Côté organisation de votre voyage, certains détails ont une importance capitale, dans un pays encore fermé comme la Birmanie. L’argent en est une parfaite illustration. Pas de retraits d’argent possible, il faut amener vos propres dollars, neufs obligatoirement sinon on refusera de vous les échanger… Mais il existe pléthore d’autres trucs à savoir, dont nous parlerons bien sûr quand nous organiserons ensemble votre voyage !
Et ne tardez pas trop, car que l’ouverture soit réelle ou pas, le tourisme de masse frappe à la porte du pays… Les autorités sauront-elles le gérer intelligemment ? Réponse dans quelques années…
[…] Birmanie, 7 ans plus tard […]
Je reviens moi aussi de Birmanie, pour une première visite. Et je suis complétement d’accord avec votre message. Population absolument adorable, très touchante. Nous avons eu la chance de privilégier les rapports avec les birmans aux temples par notre voyage dans un van de 6 personnes dont 1 chauffeur et 1 guide birmans. Extraordinaire. Nous avons eu la chance d’être accueilli dans un village reculé (ou nous avons apporté des cahiers et crayons ) comme des rois. La police nous a malheureusement interdit d’y dormir, mais cette expérience est inoubliable.

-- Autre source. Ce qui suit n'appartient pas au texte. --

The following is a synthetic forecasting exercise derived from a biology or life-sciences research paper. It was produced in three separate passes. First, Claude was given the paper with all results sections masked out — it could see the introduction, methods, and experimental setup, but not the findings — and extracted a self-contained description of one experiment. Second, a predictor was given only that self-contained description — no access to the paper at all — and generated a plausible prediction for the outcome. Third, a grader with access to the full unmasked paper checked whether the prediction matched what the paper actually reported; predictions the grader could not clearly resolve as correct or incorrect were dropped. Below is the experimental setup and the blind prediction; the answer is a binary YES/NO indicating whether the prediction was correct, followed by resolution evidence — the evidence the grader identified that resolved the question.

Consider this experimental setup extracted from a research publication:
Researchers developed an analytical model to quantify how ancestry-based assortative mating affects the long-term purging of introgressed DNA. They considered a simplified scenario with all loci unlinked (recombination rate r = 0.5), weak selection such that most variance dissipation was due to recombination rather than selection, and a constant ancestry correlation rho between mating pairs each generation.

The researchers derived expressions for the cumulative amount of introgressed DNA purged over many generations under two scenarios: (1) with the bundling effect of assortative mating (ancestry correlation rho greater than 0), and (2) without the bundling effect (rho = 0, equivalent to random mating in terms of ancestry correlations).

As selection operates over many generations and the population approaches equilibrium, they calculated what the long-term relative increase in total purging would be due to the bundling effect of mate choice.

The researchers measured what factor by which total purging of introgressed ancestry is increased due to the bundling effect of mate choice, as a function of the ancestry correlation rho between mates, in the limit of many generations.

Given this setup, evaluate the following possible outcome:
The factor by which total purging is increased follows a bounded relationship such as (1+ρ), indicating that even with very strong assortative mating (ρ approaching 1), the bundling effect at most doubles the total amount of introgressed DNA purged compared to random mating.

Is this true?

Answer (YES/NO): NO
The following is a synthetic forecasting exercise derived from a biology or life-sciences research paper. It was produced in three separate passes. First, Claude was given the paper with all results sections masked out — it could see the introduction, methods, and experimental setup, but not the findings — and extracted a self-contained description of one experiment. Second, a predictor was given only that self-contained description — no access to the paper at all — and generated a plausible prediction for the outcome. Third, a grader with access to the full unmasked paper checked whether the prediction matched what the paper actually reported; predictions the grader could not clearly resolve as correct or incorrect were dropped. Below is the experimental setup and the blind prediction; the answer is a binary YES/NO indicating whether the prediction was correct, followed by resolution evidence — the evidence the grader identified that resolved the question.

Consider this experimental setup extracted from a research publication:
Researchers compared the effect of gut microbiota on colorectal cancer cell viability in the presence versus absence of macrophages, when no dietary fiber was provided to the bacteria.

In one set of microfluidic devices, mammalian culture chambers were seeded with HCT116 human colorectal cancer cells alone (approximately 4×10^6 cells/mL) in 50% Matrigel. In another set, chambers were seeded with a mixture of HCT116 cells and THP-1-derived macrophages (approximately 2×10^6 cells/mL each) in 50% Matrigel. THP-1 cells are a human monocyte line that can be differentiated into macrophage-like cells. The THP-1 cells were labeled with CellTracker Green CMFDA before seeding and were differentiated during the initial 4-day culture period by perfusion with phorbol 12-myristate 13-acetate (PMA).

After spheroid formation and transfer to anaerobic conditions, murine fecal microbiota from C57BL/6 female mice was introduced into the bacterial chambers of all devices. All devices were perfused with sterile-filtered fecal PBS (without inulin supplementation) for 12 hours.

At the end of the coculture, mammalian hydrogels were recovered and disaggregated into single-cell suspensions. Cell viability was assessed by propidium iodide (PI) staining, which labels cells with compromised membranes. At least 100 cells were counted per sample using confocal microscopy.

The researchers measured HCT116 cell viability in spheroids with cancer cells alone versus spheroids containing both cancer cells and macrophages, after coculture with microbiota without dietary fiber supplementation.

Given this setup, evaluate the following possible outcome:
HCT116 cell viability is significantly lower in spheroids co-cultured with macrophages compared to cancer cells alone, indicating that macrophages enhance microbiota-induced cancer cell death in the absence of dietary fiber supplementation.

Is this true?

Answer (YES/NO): NO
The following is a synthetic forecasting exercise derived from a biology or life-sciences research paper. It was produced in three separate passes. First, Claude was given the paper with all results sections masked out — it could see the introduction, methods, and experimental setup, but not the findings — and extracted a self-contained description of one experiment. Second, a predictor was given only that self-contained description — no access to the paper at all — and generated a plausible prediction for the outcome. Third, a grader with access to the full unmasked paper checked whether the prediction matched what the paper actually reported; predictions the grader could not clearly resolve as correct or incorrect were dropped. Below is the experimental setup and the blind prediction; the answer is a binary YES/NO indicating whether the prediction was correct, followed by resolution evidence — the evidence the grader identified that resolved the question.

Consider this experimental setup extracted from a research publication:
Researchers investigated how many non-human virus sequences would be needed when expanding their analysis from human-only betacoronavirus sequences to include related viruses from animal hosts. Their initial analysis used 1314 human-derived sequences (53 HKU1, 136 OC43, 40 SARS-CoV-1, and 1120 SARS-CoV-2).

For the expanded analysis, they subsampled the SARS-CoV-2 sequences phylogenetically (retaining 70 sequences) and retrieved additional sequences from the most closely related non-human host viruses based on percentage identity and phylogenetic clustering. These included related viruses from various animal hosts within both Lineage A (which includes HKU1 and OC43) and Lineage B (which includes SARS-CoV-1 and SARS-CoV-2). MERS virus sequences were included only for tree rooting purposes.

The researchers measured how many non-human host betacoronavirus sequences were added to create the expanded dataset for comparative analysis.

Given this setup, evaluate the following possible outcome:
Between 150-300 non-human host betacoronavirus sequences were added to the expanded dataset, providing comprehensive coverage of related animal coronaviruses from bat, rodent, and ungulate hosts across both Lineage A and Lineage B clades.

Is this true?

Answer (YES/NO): NO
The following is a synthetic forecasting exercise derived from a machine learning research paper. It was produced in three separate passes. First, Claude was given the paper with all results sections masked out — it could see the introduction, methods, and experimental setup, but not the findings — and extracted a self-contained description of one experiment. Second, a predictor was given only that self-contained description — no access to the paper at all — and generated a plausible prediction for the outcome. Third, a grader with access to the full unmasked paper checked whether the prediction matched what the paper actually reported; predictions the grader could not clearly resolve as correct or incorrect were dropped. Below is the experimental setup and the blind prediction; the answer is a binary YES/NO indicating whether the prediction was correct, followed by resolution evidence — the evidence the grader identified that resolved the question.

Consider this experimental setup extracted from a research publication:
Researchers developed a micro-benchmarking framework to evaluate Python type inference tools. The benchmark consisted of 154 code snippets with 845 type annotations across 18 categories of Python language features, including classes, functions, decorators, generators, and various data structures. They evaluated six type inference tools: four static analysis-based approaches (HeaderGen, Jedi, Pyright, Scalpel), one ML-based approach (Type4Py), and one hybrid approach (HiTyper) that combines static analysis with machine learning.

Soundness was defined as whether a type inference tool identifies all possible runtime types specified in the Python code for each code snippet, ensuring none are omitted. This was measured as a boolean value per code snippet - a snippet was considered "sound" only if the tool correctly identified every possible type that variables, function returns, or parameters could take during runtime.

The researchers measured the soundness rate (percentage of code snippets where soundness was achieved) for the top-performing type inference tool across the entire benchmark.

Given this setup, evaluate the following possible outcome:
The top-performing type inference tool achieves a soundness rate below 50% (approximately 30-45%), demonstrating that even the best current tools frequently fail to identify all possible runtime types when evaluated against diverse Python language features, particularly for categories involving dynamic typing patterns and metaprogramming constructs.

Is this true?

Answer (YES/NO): YES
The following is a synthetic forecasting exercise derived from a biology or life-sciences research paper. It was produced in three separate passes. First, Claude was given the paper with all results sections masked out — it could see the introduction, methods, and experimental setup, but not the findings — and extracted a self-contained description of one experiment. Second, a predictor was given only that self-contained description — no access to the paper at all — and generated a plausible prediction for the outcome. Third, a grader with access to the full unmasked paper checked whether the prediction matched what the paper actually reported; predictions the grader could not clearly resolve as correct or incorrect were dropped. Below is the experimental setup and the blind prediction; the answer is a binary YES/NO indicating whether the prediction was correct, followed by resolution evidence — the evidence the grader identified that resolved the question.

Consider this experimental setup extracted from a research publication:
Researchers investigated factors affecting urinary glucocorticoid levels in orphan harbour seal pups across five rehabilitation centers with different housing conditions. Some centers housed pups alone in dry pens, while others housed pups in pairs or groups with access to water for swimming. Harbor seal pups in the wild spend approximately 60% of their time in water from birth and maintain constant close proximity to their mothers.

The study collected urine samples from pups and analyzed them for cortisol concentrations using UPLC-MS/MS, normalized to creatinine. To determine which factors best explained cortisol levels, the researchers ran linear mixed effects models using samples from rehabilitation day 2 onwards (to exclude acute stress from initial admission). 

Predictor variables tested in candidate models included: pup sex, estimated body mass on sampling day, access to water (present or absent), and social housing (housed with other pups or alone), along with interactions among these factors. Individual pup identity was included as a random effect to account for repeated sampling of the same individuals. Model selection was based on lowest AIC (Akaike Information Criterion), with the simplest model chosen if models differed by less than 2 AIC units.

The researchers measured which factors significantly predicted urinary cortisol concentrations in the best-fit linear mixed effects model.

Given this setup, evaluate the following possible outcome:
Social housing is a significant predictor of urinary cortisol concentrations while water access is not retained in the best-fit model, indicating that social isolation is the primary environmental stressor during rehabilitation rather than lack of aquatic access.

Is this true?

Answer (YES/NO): NO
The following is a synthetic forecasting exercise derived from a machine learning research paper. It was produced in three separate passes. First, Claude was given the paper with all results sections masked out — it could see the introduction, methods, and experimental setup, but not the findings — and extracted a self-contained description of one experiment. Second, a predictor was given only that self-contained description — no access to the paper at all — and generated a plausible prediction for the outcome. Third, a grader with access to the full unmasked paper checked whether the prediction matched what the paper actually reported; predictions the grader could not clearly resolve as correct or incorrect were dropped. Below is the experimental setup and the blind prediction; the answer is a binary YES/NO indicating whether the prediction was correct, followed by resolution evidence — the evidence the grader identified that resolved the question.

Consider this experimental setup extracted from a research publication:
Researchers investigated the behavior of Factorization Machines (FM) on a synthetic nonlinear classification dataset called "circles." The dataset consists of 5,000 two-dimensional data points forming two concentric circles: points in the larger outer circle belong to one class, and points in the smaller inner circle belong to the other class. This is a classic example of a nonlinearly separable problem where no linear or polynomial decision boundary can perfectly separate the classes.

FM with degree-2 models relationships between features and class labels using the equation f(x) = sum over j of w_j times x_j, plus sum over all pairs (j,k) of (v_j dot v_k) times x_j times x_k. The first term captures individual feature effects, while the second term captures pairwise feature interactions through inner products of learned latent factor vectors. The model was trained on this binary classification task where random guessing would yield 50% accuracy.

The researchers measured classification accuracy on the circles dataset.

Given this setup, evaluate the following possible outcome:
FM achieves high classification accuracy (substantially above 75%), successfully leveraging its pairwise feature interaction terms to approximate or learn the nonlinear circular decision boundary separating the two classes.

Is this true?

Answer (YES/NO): NO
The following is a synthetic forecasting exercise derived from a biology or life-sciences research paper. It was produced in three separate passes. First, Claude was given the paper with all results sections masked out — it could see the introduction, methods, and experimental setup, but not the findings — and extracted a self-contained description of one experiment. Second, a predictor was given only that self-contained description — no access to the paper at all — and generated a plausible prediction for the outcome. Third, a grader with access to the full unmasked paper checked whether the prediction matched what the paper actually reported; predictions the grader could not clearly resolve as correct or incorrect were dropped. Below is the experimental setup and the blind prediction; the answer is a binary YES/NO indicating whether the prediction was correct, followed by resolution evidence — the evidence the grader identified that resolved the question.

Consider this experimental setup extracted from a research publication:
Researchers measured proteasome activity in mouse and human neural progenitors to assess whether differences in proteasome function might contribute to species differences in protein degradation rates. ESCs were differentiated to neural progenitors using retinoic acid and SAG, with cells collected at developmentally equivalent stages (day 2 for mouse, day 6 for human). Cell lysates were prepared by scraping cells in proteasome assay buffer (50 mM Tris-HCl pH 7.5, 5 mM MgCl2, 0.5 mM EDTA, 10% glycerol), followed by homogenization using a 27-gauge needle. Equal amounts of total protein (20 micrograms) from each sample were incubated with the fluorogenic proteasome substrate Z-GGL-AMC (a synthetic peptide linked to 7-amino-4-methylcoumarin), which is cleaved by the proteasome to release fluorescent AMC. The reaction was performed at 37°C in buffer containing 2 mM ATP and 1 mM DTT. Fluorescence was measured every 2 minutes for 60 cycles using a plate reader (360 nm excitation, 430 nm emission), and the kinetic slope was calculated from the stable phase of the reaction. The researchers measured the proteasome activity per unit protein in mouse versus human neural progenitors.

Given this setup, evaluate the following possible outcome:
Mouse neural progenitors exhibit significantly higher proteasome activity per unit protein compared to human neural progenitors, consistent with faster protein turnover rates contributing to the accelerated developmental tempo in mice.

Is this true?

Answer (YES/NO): YES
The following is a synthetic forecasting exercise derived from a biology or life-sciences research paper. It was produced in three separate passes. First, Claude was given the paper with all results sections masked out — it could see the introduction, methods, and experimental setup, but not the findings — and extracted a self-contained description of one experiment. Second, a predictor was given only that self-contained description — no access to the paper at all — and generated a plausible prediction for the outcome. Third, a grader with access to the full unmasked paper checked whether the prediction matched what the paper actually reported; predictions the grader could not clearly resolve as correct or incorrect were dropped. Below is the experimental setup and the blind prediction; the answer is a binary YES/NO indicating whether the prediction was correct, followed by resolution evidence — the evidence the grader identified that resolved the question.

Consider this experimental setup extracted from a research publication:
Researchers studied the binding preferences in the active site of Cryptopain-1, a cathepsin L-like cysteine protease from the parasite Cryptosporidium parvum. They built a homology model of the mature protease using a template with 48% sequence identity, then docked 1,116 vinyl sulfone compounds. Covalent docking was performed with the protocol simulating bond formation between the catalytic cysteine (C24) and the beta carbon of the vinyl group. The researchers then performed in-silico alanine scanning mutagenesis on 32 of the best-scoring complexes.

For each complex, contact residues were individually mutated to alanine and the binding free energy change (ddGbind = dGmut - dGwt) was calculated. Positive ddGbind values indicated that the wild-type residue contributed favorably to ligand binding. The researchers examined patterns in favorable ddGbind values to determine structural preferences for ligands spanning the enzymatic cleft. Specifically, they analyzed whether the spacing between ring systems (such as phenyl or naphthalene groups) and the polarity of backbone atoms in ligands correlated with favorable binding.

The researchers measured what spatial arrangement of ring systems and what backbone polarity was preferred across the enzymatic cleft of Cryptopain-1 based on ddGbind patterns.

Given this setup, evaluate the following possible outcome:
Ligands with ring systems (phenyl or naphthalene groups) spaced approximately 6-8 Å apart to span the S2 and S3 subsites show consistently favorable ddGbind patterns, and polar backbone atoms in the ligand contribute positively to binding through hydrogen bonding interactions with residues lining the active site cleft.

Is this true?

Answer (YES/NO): NO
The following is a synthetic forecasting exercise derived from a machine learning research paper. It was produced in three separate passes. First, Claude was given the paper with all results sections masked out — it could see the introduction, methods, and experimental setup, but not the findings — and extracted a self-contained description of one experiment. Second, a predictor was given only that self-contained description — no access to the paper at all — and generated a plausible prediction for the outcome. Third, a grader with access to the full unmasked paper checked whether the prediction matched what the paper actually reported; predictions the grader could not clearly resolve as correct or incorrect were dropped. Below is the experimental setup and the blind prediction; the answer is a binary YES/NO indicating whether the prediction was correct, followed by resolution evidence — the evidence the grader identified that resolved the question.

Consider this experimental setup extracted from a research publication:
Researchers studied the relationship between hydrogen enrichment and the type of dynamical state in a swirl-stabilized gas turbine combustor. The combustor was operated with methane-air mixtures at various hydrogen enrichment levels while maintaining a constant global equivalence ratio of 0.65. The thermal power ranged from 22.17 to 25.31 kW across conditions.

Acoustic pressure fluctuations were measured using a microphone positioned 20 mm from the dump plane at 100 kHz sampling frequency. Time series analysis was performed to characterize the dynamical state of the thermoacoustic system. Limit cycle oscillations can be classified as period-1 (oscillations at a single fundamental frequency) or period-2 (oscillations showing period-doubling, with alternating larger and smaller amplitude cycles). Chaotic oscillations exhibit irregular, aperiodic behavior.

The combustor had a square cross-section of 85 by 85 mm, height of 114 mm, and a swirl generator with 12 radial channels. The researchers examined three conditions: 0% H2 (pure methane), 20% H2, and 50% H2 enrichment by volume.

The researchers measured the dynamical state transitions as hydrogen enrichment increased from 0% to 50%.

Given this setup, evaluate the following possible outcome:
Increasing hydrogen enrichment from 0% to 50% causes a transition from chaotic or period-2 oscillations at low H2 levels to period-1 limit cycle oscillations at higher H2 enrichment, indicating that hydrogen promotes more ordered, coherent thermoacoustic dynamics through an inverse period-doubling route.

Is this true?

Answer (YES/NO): YES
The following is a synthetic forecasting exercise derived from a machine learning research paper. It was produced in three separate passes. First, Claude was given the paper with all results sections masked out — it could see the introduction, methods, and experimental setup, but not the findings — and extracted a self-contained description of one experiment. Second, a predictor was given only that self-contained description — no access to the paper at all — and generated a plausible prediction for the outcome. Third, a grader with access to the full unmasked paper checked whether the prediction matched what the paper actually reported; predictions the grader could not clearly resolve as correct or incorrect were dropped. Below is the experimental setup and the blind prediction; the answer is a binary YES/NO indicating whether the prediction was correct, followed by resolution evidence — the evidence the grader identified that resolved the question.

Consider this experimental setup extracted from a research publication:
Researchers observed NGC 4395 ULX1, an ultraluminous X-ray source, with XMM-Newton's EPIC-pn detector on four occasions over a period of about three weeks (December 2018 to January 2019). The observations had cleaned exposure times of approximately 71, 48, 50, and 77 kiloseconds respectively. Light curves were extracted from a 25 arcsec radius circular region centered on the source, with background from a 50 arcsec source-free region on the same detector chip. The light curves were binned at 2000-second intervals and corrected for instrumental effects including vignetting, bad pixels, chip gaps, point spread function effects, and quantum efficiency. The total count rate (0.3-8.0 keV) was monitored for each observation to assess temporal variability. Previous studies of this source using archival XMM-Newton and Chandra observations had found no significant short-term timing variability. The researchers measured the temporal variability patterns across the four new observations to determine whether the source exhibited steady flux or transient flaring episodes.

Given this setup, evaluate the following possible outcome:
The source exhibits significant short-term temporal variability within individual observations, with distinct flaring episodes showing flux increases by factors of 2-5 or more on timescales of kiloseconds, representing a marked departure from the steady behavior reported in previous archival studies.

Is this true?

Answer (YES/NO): YES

Nous avons assisté à Mandalay à une expo sur Aung San suu kyi et les gens pleuraient en nous voyant nous associer à leur démocratisation. J’espère comme vous que cette ouverture est réelle et que l’afflux de touristes ne va pas trop « pourrir » ces gens extraordinaires, simples et très attachants
bon… je me permets quelques commentaires… parce que je suis comme ça, difficile à faire taire ;-)!
outre les téléphones cellulaires (moine avec un iPad…. CHECK !!!) et le coca, j’ai pour ma part noté de subtiles mais évocatrices évolutions… des couples qui se tiennent la main dans la rue, une attention beaucoup plus nette à la mode vestimentaire (mais en conservant le traditionnel longyi), des jeunes qui avouent avec un brin d’excitation dans la voix qu’il ont une petite amie (hihihihi), des séries télé brimanes sans moines comme personnages principaux (si, si, si, … inenvisageable il y a 5 ans)… le Myanmar, surtout à Yangon, avance, c’est sûr… mais pour le moment sans perdre son identité.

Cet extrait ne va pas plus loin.